De retour des RMLL, j'ai donc décidé de reposer le problème autrement.
À force de fréquenter des féministes, des queers et autres gens qui remettent en cause l'ordre établi, j'ai moi-même acquis un certain goût de la remise en question. En tant que pompom-girl du groupe, c'est à dire en tant que personne régulièrement sur le devant de la scène, oserais-je assumer une position différente dans le choix de la grammaire ? Les RMLL montraient que oui. Maintenant, est-ce que Khaganat, en tant que collectif, souhaitait assumer officiellement et publiquement ce positionnement aussi ?
J'espérais une soirée troll débat acharnée, mais ça a été terriblement consensuel.
Il y a bien eu une tentative timide pour défendre le masculin en tant que genre neutre dans la langue française, vite écartée (mais l'argument a été posé).
Il y a bien eu une autre tentative timide pour le langage épicène, pas assez convaincue. De la part de certaines, en fait, c'était surtout : “non, c'est trop moche, encore pire à l'oral, y'a pas moyen”. Le langage épicène dans son ensemble a été écarté, ce qui n'empêche pas certaines formulations d'être acceptées et utilisables, telles que “bonjour à toutes et à tous”, tant que cela n'alourdit pas trop la prose.
Mais sinon le consensus a été : “le féminin l'emporte”. Même dans les communications officielles ? Même là. Même sur Linuxfr ? Même là ! Avec une petite note à la première occurrence de chaque texte, afin de ne pas prendre le lecteur en traître, dans la veine de la Mort de Terry Pratchett 2). L'application de la règle est parfois complexe, cela devient un jeu d'équilibriste par moment et il y a aussi des moments où ce n'est pas faisable sous peine de faire perdre trop de sens aux mots 3), mais le jeu est aussi assez amusant… et intéressant.

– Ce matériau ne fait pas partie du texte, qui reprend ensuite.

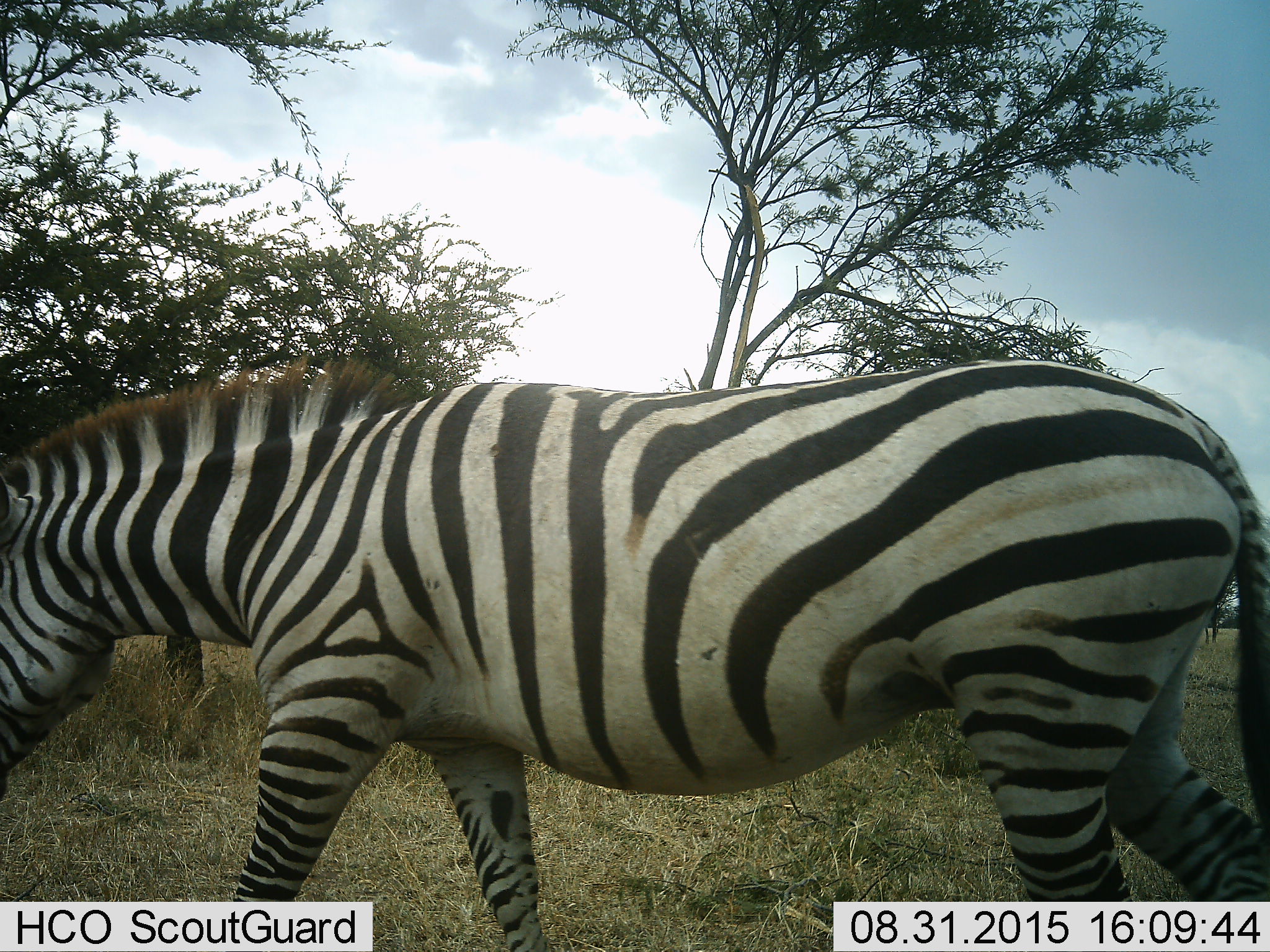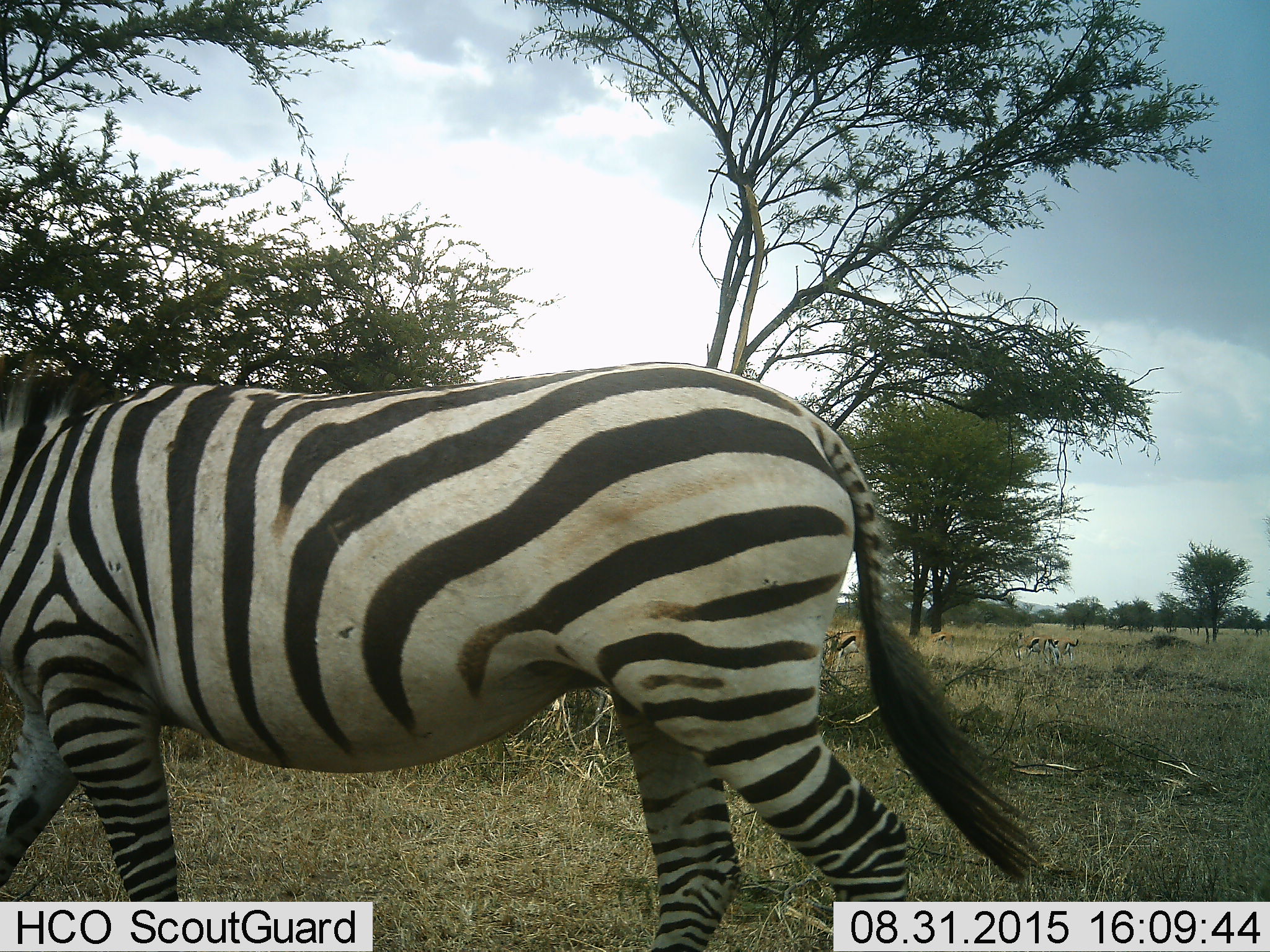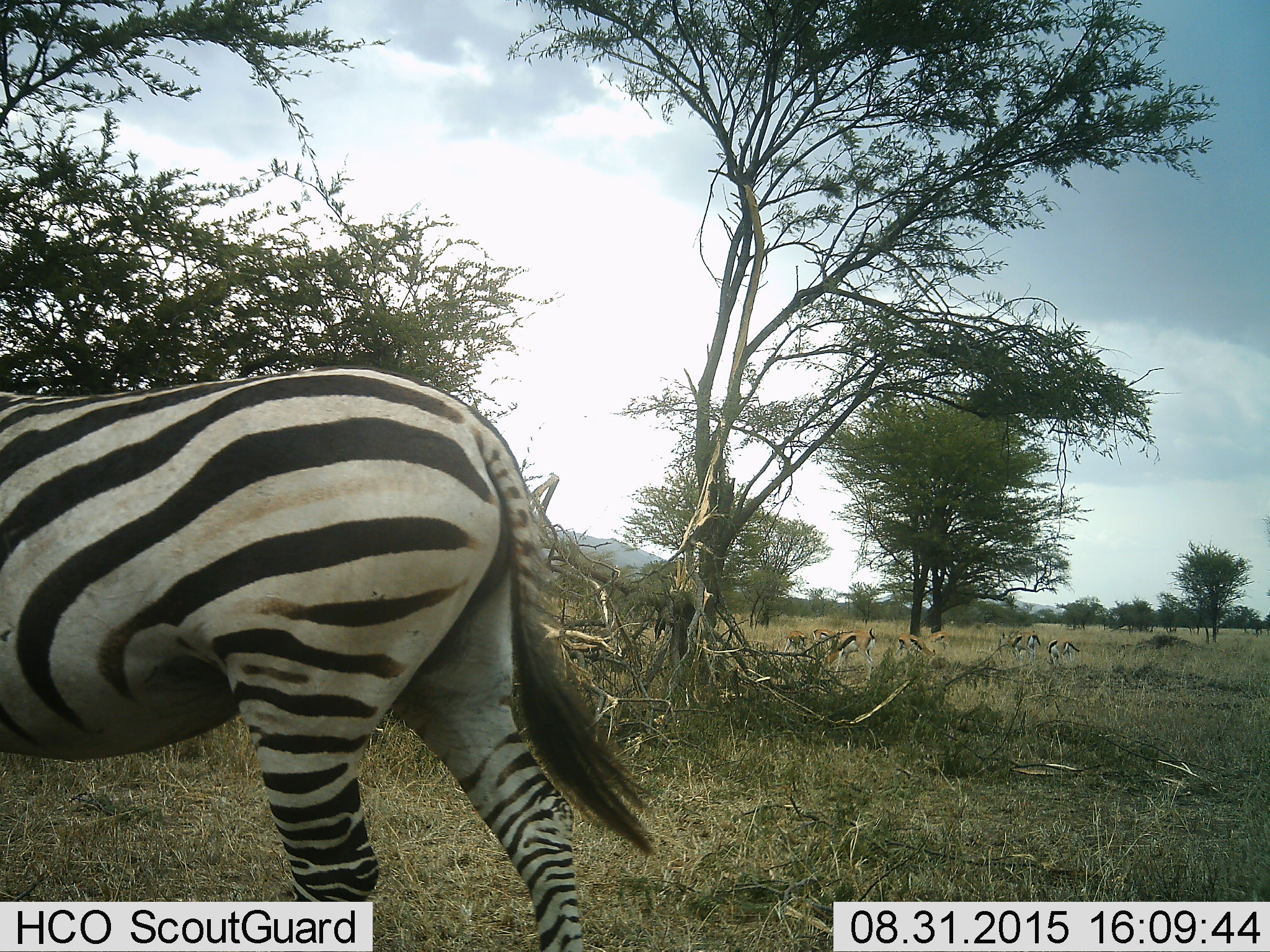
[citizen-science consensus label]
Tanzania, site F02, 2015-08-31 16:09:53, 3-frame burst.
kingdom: Animalia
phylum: Chordata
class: Mammalia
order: Perissodactyla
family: Equidae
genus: Equus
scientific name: Equus quagga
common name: plains zebra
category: zebra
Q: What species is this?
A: Zebra (plains zebra) (Equus quagga).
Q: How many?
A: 1.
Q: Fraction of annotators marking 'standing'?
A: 0%.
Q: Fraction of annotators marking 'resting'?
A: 0%.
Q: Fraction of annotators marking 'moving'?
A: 94%.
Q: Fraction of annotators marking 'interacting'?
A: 0%.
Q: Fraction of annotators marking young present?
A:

Assumer le féminin comme genre dominant, c'est une façon comme une autre de gratter là où ça dérange, de montrer que certaines choses de notre culture sont bonnes à remettre en question. Même si on peut faire ça en rigolant et sans se prendre trop au sérieux. Même si nous savons bien que cela, seul, ne va pas changer grand-chose à l'égalité des genres. Cependant, c'est une petite piqûre de rappel, pour se souvenir que ce que nous croyons comme allant de soi doit être surveillé. L'attention portée à quelque chose d'aussi mineur que le genre dominant d'une langue amène à ouvrir l'œil sur toutes les autres inégalités qui peuvent nous entourer ; le renversement des rôles permet de repenser sa propre place et d'ajuster ses propres comportements, de susciter des discussions qui peuvent mener à des remises en question.
Dorénavant, nos communications officielles tenteront de suivre cette règle autant que possible. Sans se prendre trop au sérieux, mais avec conviction.